EXCERPT PROVIDED
= = = =
The ordeal began three years ago when Eleazar had a flat tire while driving through Deerfield and asked a nearby homeowner to use her phone to call for assistance.  “When they left, the lady called the police,” recalled Eva Castillo of the NH Alliance for Immigrants and Refugees. 

The Deerfield police, in turn, called Immigration and Customs Enforcement (ICE), the federal agency responsible for detention and deportation of unauthorized immigrants.  Soon Eleazar was in jail, facing deportation for entering the country without a visa and for getting a flat tire in the wrong town.

In the months that followed, Eleazar’s story became a well-known local example of the cruelty of federal immigration policy, under which community members are torn from their families and returned to countries where they may be unsafe.  Honduras, with the world’s third highest homicide rate in 2019, is a case in point. 

Even the US State Department says Honduras has a record of “unlawful or arbitrary killings, including extrajudicial killings; torture; harsh and life-threatening prison conditions; arbitrary arrest or detention; killings of and threats to media members by criminal elements; widespread government corruption; and threats and violence against indigenous, Afro-descendent communities, and lesbian, gay, bisexual, transgender, and intersex (LGBTI) persons.”

Since his time in ICE detention, Eleazar has received support from his local church, members of the Granite State Organizing Project, and a man from Keene who heard the story and donated funds for an immigration lawyer. 

He has also had support from participants in the Interfaith Vigil for Immigrant Justice, a group which since 2017 has gathered at the Manchester ICE office every time they knew of immigrants scheduled for appointments with local ICE officials.  Outside the Norris Cotton Federal Building, they have offered prayers and songs, and taken the “Jericho Walk,” seven times around the building calling for the walls of injustice to come tumbling down.

The vigils were suspended in March when ICE stopped requiring immigrants to show up in person due to the COVID-19 pandemic.  But when members heard that Eleazar had been ordered to show up at the ICE office and to bring a one-way plane ticket to Honduras, they mobilized quickly.

After describing Eleazar’s plight to a group of about 40 people spaced safely in a wide circle in the plaza next to the federal office building, Castillo said, “Let’s pray for a miracle.”
= = = =
TASKS FOR THIS EXERCISE
**A)** Who does the immigration article say has supported Eleazar since his time in ICE detention? List each one.
**B)** According to the immigration article, how many times do participants go around the building during the "Jericho Walk"?
**C)** Pick up the immigration article about Eleazar right after Castillo's words "Let's pray for a miracle," and carry it on.
The data entries that follow are separate material with no connection to the immigration article.

[Data entries]
= = = =
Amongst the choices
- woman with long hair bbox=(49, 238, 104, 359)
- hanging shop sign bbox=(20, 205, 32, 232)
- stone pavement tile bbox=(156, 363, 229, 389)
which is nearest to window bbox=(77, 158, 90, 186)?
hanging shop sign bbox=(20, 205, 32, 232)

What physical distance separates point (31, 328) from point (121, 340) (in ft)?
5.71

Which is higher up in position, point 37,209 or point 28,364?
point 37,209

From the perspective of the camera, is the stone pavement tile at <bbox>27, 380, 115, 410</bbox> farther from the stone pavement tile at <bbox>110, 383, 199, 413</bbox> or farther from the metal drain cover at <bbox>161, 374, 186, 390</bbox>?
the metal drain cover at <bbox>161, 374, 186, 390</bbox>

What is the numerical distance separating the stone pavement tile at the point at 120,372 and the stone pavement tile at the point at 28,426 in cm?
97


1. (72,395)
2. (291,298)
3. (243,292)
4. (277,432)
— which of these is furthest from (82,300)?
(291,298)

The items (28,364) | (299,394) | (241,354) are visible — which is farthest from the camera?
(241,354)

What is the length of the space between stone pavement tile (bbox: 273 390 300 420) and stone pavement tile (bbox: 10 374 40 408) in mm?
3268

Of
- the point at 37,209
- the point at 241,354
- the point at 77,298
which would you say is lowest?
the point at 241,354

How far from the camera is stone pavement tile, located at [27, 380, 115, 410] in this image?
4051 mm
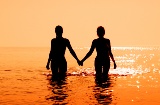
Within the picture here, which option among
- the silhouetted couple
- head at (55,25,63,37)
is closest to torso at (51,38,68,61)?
the silhouetted couple

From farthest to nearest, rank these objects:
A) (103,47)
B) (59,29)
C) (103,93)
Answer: (103,47) → (59,29) → (103,93)

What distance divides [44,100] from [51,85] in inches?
151

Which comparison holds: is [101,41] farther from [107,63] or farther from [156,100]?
[156,100]

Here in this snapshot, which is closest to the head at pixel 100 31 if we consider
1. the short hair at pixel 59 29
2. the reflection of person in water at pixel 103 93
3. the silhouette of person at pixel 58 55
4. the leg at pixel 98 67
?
the leg at pixel 98 67

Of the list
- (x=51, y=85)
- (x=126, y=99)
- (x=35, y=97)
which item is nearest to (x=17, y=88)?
(x=51, y=85)

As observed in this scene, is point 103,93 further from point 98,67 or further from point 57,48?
point 57,48

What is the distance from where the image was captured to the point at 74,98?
501 inches

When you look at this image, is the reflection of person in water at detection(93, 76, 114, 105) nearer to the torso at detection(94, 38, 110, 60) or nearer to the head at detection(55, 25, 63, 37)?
the torso at detection(94, 38, 110, 60)

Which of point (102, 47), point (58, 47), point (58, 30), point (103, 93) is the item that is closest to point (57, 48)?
point (58, 47)

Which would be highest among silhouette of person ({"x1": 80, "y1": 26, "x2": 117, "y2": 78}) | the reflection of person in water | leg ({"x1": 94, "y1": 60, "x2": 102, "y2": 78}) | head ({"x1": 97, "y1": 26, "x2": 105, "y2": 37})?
head ({"x1": 97, "y1": 26, "x2": 105, "y2": 37})

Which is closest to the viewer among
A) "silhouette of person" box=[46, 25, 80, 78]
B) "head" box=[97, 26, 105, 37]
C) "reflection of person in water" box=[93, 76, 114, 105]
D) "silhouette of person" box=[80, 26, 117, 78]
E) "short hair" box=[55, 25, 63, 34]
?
"reflection of person in water" box=[93, 76, 114, 105]

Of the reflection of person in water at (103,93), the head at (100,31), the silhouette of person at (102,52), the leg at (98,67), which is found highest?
the head at (100,31)

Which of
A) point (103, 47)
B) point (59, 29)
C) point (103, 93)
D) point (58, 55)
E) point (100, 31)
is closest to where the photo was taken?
point (103, 93)

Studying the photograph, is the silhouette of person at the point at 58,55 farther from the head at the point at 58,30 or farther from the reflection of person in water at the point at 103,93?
the reflection of person in water at the point at 103,93
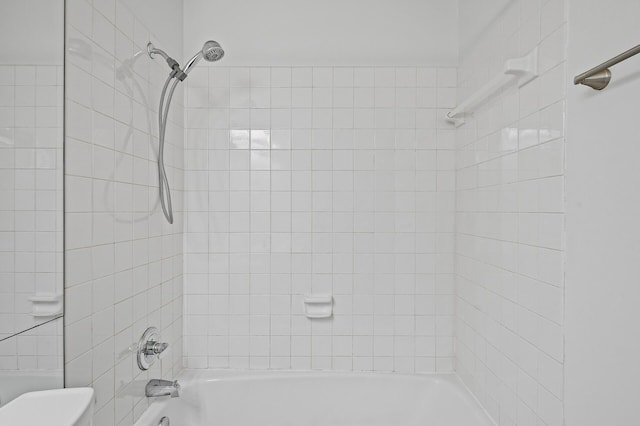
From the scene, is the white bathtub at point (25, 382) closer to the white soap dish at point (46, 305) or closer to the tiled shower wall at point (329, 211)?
the white soap dish at point (46, 305)

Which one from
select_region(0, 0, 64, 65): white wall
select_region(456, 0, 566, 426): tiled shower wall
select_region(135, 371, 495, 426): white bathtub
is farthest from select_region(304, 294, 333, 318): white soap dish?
select_region(0, 0, 64, 65): white wall

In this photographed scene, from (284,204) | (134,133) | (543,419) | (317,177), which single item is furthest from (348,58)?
(543,419)

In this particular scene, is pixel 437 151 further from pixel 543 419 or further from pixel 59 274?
pixel 59 274

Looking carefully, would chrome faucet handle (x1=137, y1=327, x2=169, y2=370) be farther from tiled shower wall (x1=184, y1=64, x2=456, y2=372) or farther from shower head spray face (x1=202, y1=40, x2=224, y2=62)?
shower head spray face (x1=202, y1=40, x2=224, y2=62)

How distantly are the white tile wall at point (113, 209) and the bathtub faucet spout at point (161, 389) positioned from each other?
0.14 feet

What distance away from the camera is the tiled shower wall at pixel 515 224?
3.97 feet

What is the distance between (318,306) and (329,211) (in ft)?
1.60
= = = =
RESPONSES TO THE TASKS
**A)**
- His local church
- Members of the Granite State Organizing Project
- A man from Keene who heard the story and donated funds for an immigration lawyer
- Participants in the Interfaith Vigil for Immigrant Justice

**B)** Seven times.

**C)**
Rev. Sara Rockwell, Rector at Saint Andrews Episcopal Church in Manchester, asked God for comfort and courage for Eleazar and his family. 

“We pray that your mercy may prevail among those who work at ICE, who may have the leeway, they have the ability to stay this situation, and to grant him reprieve,” she said. 

Rev. Jason Wells, Executive Director of the NH Council of Churches, followed, calling attention to the fact that the day was the anniversary of Kristallnacht, the first major Nazi pogrom against Jews in Germany and Austria, a date generally seen as the start of the Holocaust.  No one questioned the relevance of the occasion.  

When Eleazar and his family arrived, Rev. Rockwell led another prayer.  Wheeling his suitcase beside him, Eleazar approached the building, went inside, and quickly returned to wait for the ICE agent.   When he went in again, Maggie Fogarty of the American Friends Service Committee led the vigilers in “We Shall Overcome” followed by a period of silence.   

Then, the miracle happened.  Eleazar emerged from the building and announced he had been given a temporary reprieve, perhaps due to Hurricane Eta, which has shut down all air travel to Honduras, or perhaps due to the prayers.  He has been given a new date to return to ICE with another plane ticket.

 “I feel happier,” he told me. “Because now that they have given me another opportunity.  We have to work on this to see if I can manage to remain here in this country with my family.”

According to Fogarty, the extension will give Eleazar a chance to work with his lawyer to gain more time, perhaps until a new president with a different attitude toward immigrants is inaugurated.  That gives Eleazar hope.

“Hope is the last thing that ends,” he said.